The type II TGFβ receptor traffics directly to the basolateral membrane and loss of the targeting signal does not affect lateral membrane diffusion. Fully polarized MDCK cell monolayers on 12-mm transwells were transfected with chimeric βII receptors and incubated at 37°C for 3 h. The cells were then transferred to 18°C for 3 h before incubation with 5% tannic acid (TA) for 10 min in the apical or basolateral reservoirs as labeled. Cells were then washed three times with PBS before returning to 37°C for 1 h in full medium before cell-surface receptor (A) or β-catenin (B) staining as described.

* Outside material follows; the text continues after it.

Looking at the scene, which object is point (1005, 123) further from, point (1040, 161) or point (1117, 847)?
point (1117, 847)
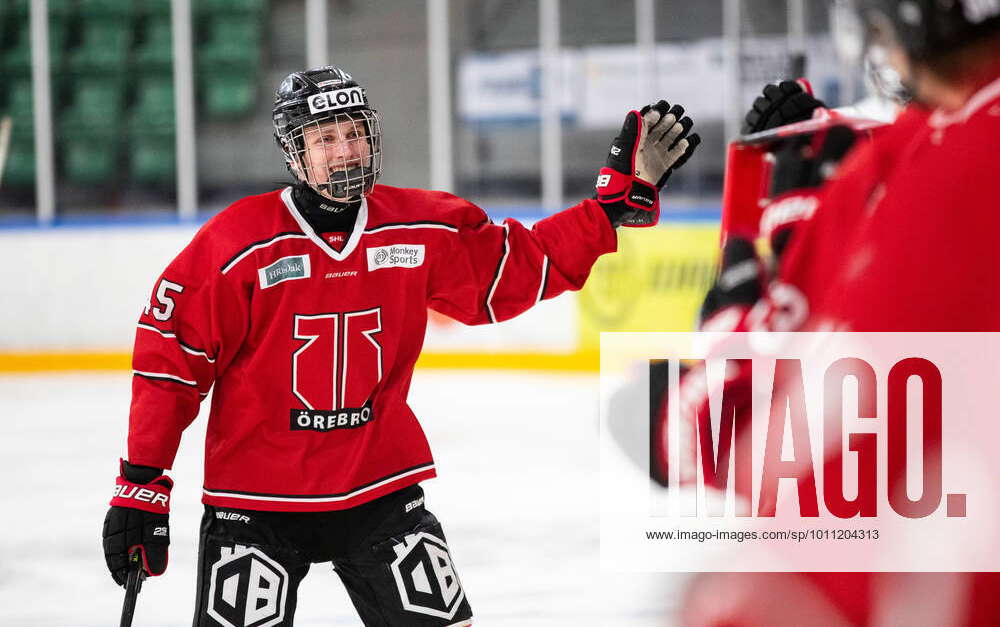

Monolayers were additionally monitored for any change in transepithelial resistance after tannic acid (C) or transfection (D) treatments for the times specified. (E) Polarized MDCK cell monolayers transfected with the wild-type, A531G point mutant, or 6 x Mutant βII receptors were stained for cell-surface receptor expression at the indicated times after 37°C release from Golgi block. (F–I) FRAP studies on the lateral diffusion of HA-T2R-WT and HA-T2RΔ527 in MDCK cells. Cells were transfected with expression vectors for the above-mentioned proteins, and the cell-surface receptors were labeled in the cold by fluorescent monovalent Fab′ (see Materials and Methods). FRAP studies were conducted at 16°C in HBSS/HEPES/BSA. (F and G) Typical FRAP curves depicting the lateral diffusion of HA-T2R-WT (F) and HA-T2RΔ527 (G). Solid lines are the best fit to the lateral diffusion equation (Petersen and Elson, 1986). (H and I) Average R_f and D values, respectively, derived from multiple FRAP measurements (mean ± SEM of 30–40 measurements in each case). No significant differences were detected between HA-T2R-WT and HA-T2RΔ527 in either R_f (p > 0.1, Student's t test) or D (p > 0.2).